こんな先生がいてくれたら…ドラマ『ここは今から倫理です。』

  風変わりな倫理の教師、高柳(山田裕貴)と、高柳の授業を選択している数少ない生徒たち(高校三年生)とのふれあいが、30分という短い時間一つのエピソードにぎゅっと凝縮され、綴られていきます。

 

  しょっぱなから高柳は虚無的な眼差しで「倫理という学問は、学ばなくても将来、困ることはない学問です。生活でふれることは少ないし、実用性もありません。この授業が役に立つ仕事はほぼ、無い」と言ってのけます。驚く生徒たちに高柳は、「ここで学んだ知識が役に立つとすれば、死を目前にした時とか…。一人ぼっちでどうしたらいいかわからない時に必要になる」と畳み掛けていくわけですが、それを聞いている生徒たちが(確かに自分にも、孤独で、迷って、何の為に生きているのかわからなくなる瞬間がある)と気付いていく。その、一人一人の表情を追うシーンが秀逸。そして高柳は最後に、「倫理は(学校では)選択科目かもしれないが、人生では必修科目です」と断言します。ひょー、カッコいいな、高柳先生。ヲタクも高校時代、こんなふうに先生から論理的に説得されてみたかった(笑)理屈で納得できたら、もっと頑張れたのに😅

 

  「学校は、パワハラモラハラセクハラ、でもなけりゃ真逆の卑屈で自信喪失教師の巣窟だっ。だけど、高柳先生だけは違う❗」と、高柳を人生の師と仰ぎ、理想の教師を目指す男子生徒の谷口恭一(池田優斗)。しかしそんな彼の憧憬の念も、高柳が街の喫煙所にいるところを見て、あっさり消えさってしまいます。「しかるべき換気設備を備えた、条例に定められた喫煙所で自発的に喫煙するのがなぜ悪いんですか?」と、理路整然と質問する高柳に、谷口は「だってボク、タバコキライだし。身体に悪いし」としどろもどろ😅うーーん、一本とられましたよね、高柳先生に。「正義」とか「愛」とか「思い遣り」を標榜しながら、その底に自分の経験値や好き嫌いのバイアスが潜んでいることに気づかず、物事の是非を断定していることって、ヲタク自身もやりがちなことだなぁ…。

 

  高柳先生は、自分の考えを決して押し付けることなく、「対話」によって悩みを抱えた迷える生徒たちの本音を引き出し、(自分は何を問題としているのか。自分は本当はどう生きたいのか。)一人一人に自ら気付かせていくのです。ううむ、高柳先生ってあまりにもヲタク好みの男性像だわ。

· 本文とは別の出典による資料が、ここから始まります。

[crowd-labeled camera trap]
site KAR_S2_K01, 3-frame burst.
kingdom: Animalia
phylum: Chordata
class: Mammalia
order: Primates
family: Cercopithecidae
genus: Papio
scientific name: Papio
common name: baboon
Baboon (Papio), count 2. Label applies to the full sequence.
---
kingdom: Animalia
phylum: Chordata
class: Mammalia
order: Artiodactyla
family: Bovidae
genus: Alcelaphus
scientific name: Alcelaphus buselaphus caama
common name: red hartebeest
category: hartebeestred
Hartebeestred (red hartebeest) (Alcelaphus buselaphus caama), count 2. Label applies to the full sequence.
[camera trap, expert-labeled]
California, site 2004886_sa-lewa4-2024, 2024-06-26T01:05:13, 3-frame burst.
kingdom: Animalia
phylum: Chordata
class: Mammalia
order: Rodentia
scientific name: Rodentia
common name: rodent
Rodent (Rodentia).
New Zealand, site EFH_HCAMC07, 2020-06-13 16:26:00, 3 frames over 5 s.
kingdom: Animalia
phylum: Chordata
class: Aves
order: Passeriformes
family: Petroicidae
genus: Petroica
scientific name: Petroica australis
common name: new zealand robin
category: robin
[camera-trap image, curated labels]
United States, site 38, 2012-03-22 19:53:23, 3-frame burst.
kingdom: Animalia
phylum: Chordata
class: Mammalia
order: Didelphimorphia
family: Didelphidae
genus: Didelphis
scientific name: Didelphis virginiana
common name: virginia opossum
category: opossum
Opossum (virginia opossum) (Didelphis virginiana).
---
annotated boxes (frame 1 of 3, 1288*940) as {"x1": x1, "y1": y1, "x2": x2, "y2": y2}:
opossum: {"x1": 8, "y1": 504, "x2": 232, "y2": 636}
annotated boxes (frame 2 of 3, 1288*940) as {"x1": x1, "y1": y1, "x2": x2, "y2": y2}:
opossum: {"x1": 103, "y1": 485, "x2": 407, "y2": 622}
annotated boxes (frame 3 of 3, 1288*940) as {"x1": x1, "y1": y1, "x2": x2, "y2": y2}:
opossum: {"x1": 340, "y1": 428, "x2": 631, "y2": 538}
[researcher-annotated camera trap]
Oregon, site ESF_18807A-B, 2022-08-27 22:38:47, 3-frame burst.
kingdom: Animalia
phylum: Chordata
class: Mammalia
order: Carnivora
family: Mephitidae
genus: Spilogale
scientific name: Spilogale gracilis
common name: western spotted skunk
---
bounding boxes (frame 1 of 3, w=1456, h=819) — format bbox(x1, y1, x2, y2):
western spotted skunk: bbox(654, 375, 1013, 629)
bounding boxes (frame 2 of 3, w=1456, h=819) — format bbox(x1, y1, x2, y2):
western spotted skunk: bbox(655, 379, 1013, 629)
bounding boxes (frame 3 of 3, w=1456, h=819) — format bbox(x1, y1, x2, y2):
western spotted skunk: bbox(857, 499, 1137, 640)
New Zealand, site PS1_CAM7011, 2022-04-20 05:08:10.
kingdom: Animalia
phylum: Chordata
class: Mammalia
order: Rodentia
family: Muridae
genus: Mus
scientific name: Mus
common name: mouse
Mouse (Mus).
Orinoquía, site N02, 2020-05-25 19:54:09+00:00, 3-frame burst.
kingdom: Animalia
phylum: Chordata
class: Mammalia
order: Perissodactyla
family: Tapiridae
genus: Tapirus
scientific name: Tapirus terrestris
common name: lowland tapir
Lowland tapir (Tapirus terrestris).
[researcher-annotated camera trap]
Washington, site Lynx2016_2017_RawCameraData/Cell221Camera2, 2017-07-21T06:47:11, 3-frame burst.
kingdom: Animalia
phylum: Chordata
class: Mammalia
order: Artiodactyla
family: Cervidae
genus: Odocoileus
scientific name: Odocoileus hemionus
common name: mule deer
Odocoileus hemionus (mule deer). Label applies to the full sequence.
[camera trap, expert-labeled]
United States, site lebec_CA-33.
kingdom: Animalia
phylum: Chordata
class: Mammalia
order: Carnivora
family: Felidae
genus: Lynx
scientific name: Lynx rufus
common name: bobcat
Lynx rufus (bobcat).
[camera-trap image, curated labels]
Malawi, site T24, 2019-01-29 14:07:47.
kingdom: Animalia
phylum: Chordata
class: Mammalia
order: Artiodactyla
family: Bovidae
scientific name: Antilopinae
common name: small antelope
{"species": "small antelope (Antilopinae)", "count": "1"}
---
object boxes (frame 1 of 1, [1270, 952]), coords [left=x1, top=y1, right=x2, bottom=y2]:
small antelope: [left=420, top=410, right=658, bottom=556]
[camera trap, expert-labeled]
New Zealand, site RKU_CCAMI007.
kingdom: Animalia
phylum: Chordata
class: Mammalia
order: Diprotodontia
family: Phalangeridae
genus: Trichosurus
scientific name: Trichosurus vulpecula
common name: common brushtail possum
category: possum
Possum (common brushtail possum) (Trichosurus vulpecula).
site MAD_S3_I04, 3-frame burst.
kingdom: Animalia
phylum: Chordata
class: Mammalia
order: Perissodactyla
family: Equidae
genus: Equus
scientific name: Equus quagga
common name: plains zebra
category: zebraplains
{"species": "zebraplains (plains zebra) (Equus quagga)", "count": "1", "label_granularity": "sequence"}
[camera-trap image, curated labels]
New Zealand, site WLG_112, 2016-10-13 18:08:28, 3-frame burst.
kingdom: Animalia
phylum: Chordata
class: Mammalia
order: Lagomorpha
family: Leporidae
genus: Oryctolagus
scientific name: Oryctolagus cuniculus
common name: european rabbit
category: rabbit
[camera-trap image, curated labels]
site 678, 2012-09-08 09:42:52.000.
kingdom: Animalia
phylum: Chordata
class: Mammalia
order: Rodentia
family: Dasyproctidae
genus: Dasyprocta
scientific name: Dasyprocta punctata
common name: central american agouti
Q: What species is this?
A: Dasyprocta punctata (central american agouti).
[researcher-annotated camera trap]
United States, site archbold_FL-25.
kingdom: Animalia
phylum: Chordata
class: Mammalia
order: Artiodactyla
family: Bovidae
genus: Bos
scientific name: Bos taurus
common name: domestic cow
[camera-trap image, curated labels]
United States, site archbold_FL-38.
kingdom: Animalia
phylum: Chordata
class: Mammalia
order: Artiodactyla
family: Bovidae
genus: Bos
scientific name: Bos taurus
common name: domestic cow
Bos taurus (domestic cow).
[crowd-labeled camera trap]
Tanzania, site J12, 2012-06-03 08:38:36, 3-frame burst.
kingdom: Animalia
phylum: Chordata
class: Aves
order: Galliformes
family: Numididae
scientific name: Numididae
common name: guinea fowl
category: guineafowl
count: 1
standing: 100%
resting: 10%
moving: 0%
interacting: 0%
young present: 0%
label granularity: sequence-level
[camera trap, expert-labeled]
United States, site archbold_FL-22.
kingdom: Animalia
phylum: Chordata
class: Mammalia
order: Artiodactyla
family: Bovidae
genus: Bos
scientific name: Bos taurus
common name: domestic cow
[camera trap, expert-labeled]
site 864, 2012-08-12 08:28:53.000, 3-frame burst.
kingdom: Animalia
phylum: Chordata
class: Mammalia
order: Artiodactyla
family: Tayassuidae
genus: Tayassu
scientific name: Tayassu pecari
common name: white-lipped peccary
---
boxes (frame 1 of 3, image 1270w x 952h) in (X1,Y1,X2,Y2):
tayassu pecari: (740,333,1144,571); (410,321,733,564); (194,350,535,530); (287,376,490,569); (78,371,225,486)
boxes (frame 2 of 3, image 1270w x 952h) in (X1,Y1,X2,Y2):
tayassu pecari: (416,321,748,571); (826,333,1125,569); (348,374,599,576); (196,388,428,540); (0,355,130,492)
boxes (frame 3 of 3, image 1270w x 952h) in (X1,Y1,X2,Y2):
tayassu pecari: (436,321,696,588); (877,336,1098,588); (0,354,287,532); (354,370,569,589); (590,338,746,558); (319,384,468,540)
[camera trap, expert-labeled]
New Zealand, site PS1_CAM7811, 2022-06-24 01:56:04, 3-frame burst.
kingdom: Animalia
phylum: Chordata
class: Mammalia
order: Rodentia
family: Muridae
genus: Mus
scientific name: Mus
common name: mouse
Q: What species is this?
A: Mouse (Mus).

映画もお好きのようだし、めちゃくちゃ気が合いそう(笑)しかも好きな映画が『ローマの休日』って…か、可愛い😍

 

  またね、高柳先生を演じる山田裕貴くんの演技が巧みで、ビックリです😮ヲタクは『青のSP』のオトボケ警官役の裕貴くんと並行して見てるもので、彼の演じ分けの見事さに感服至極😊

 

愛こそ貧しい知識から豊かな知識への架け橋である…マックス・シェラー

 

善なるものは吾これを善とし

不善なるものも吾またこれを善とす…老子

 

不安は自由のめまいだ…キルケゴール

等々、その回ごとのテーマに相応しい哲学者たちの名言の数々。